Conheça os bruxos de São João de Meriti que viralizaram na internet
RIO — Bruxas habitam o imaginário popular desde o começo do mundo com suas roupas pretas, gatos pretos e vassouras voadoras. Alana Morgana, de 66 anos, atende a todas características das bruxas clássicas que, na Idade Média, foram caçadas e queimadas em fogueiras:
— Sou bruxa e gosto de ser chamada de bruxa. Uso preto, tenho gatos pretos e sou roqueira. Faz parte do meu marketing — conta com orgulho enquanto mexe no cordão de pentagrama no templo Wicca que construiu sobre a casa onde vive em São João de Meriti:
— Na Baixada Fluminense é assim. Se quer aumentar a propriedade, constrói em cima.
A relação com o ocultismo da bruxa nascida e criada em Meriti vem de berço: o avô praticava quiromancia (leitura de mãos), despertando o interesse da neta pela magia. Antes de dedicar-se à bruxaria, entretanto, Alana estudou Ciências Sociais na Uerj, mas não completou o curso por causa do regime militar. Mais tarde, ela se formou em História.
— Bruxo deve ter conhecimento interior. A maioria dos wiccanos possui ensino superior completo ou são autodidatas — esclarece.
Esta é a primeira vez em 30 anos que Alana e seus seguidores enfrentam represálias tão severas por serem bruxos. O pesadelo começou após boatos nas redes sociais atribuírem ao grupo wiccano Tradição Athena Pronaia, fundado em 2005, a culpa pelo suposto desaparecimento e sacrifício de crianças para rituais satânicos.
Alana denunciou as ameaças de morte recebidas por telefonemas, redes sociais e da vizinhança na 64ª DP de Vilar dos Teles. O caso deve ser encaminhado para a Delegacia de Repressão a Crimes de Informática; ele está sendo acompanhado pela Secretaria de Direitos Humanos e a Coordenadoria de Promoção da Liberdade Religiiosa.
Antes das notícias falsas se propagarem, a única preocupação na vizinhança tomada por igrejas evangélicas era uma mulher que colocava óleo ungido no portão de sua casa e a chamava de "do diabo".
— Wiccas sequer acreditam no Satanás — diz Kaluanã Pronaia, de 51 anos. Seguidora fiel de Alana "minha senhora" Morgana, Kaluanã passeou do catolicismo ao umbanda até chegar na religião Wicca há oito anos. Ela também estava no vídeo que viralizou no Facebook no início deste mês. Vestidos com capas pretas, os membros do coven Corvos Courax fazem uma oferenda à deusa Hécate na madrugada. Um horário, segundo deles, propício para se conectar com a natureza.

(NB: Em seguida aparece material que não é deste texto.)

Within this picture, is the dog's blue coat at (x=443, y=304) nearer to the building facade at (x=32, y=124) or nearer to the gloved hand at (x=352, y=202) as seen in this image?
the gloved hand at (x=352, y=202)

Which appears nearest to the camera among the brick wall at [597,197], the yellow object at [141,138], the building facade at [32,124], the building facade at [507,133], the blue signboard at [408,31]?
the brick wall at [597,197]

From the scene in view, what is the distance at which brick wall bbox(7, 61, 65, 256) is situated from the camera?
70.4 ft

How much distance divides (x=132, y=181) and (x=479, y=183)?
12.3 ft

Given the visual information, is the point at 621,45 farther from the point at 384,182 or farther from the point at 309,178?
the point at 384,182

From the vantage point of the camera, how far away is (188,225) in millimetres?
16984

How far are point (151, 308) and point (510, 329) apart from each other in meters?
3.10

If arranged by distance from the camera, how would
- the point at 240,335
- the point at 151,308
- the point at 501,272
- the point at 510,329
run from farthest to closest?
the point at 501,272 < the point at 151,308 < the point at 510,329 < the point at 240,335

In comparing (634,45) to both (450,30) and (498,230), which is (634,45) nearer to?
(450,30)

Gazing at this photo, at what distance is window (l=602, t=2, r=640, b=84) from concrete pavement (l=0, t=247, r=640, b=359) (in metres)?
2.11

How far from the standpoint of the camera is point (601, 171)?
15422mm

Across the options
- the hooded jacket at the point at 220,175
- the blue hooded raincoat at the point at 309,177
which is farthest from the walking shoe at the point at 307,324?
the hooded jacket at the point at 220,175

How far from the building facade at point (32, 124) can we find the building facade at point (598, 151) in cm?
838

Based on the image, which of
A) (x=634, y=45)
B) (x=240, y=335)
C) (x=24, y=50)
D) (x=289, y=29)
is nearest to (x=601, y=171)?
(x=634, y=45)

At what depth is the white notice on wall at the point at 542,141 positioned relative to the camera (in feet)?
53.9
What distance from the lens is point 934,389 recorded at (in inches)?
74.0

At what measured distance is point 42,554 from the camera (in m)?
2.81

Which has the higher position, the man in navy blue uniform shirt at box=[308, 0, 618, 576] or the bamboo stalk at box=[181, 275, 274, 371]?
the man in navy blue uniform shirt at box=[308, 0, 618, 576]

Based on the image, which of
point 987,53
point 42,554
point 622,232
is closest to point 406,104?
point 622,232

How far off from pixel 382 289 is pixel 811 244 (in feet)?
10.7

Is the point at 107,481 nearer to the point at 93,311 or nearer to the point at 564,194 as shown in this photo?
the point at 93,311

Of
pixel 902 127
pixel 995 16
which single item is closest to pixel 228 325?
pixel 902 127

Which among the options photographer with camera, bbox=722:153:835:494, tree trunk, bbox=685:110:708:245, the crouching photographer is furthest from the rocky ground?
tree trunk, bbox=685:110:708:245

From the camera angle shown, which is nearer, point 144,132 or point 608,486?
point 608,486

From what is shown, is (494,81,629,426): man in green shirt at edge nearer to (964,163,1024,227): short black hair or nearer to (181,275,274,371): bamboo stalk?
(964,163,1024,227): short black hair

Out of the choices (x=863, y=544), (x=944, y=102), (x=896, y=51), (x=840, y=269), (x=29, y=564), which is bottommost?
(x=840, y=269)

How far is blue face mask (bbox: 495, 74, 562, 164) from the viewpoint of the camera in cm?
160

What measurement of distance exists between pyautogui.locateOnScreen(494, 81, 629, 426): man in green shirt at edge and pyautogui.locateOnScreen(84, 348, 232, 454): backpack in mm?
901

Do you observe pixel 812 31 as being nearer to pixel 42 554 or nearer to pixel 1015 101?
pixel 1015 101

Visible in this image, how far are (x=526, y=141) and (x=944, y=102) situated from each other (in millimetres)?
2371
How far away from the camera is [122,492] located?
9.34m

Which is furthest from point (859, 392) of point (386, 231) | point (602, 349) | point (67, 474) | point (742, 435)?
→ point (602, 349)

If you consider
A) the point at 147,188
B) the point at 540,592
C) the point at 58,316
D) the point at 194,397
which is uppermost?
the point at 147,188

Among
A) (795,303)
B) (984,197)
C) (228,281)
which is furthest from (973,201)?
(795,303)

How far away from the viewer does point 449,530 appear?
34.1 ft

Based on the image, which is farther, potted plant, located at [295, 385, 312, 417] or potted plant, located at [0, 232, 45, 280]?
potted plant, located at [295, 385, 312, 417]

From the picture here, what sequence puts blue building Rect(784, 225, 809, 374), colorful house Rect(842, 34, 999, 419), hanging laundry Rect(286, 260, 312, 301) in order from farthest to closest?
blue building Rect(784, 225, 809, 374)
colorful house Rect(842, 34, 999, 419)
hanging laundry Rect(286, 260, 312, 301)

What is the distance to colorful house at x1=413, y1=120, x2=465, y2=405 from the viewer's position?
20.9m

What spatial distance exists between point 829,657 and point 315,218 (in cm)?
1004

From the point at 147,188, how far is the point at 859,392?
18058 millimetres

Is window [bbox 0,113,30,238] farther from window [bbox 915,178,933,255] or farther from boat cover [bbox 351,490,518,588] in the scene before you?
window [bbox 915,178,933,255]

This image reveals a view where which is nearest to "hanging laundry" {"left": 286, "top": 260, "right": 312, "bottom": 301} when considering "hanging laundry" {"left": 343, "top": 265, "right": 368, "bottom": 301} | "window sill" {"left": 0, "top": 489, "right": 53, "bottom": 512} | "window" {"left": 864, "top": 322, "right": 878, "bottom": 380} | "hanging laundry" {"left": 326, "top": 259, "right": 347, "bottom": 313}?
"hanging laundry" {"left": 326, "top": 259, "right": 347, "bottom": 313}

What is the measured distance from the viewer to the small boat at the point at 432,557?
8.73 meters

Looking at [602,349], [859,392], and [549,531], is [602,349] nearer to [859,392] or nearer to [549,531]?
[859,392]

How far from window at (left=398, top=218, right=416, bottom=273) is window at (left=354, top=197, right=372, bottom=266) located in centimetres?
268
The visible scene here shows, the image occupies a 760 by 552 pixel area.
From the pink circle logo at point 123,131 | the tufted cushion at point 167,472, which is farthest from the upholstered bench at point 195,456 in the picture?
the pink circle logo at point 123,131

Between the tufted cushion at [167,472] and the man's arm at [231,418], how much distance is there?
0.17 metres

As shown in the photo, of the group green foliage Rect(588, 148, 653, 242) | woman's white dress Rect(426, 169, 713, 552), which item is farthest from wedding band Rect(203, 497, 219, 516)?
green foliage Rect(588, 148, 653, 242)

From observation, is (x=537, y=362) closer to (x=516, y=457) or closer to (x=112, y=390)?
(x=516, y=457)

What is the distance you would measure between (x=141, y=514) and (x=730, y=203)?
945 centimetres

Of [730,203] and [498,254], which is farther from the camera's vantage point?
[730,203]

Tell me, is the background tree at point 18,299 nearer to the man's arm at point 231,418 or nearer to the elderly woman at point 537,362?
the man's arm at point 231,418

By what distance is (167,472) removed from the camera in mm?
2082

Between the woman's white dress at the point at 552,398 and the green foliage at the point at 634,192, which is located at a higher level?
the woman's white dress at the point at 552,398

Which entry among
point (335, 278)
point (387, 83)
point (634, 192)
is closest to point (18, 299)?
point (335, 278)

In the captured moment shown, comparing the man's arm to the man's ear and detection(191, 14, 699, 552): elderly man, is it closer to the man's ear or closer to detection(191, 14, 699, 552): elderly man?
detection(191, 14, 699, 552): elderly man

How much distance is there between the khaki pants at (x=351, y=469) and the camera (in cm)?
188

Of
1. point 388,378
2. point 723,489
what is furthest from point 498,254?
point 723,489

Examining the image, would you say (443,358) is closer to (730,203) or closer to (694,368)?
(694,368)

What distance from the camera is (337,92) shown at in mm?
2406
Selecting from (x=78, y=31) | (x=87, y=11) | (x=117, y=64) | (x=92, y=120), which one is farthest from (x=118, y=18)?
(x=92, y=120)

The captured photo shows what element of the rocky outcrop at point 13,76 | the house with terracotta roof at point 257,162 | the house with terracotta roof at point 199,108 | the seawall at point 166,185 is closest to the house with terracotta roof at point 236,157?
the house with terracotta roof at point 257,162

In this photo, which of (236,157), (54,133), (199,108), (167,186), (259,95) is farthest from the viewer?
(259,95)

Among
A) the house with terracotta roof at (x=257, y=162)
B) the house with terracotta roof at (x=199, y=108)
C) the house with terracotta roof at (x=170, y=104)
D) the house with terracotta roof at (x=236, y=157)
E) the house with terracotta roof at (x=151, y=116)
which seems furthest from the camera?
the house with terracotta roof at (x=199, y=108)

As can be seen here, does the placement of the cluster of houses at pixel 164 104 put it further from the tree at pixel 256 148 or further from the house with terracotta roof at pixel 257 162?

Três covens — grupos de até 13 bruxos que se reúnem para celebrar os deuses wiccas — formam a Tradição Athena Pronaia: as Corujas Lunares, os Raízes da Terra e os recentemente expostos Corvos Courax. Juntos eles somam 23 integrantes e todos possuem símbolo da Tradição tatuado na nuca. A maioria conheceu Alana através da internet após ela ganhar visibilidade com colaborações em sites e revistas de ocultismo.
Embora seja a diretora da Escola de Artes Mágikas e Divinatórias, a principal fonte de renda de Morgana vem das consultas realizadas durante a semana. O preço varia de acordo com o trabalho a ser realizado: pode ser leitura de cartas, oráculos, runas e outros. Trazer sorte no amor e sucesso no carreira são as causas pelas quais é mais procurada. Em caso de cura de doenças, o serviço sai de graça.
Atualmente, a escola fundada em 1984 conta com 20 alunos e não cobra mensalidade para o estudo da religião Wicca — obrigatório para quem quer seguir a religião das bruxas ligadas às forças da natureza. Após a formação, que dura um ano e um dia, a dedicação wiccana é integral:
— Sou bruxa não por 24, mas 25 horas por dia. Se me procuram de madrugada com dor no estômago, por exemplo, tenho a obrigação de atender o pedido. Servir à grande deusa vem em primeiro lugar — explica Kaluanã, que é costureira de vestes pagãs.
Com exceção de Alana e Kaluanã, cujas profissões estão ligadas à religiosidade, os outros membros da Tradição são enfermeiros, funcionários públicos, DJs, donas de casa, produtores de teatro, designers e até militares. Magnus Pronaia, de 28 anos, é consultor gastronômico e afirma que, embora a religião Wicca seja rodeada de mistérios, seus seguidores são indivíduos normais:
— Vestindo preto e com tatuagens... Somos pessoas como qualquer outra. Gostamos de sair nos finais de semana para ir à shows, cinema e nos encontrar com os amigos para beber — diz ele.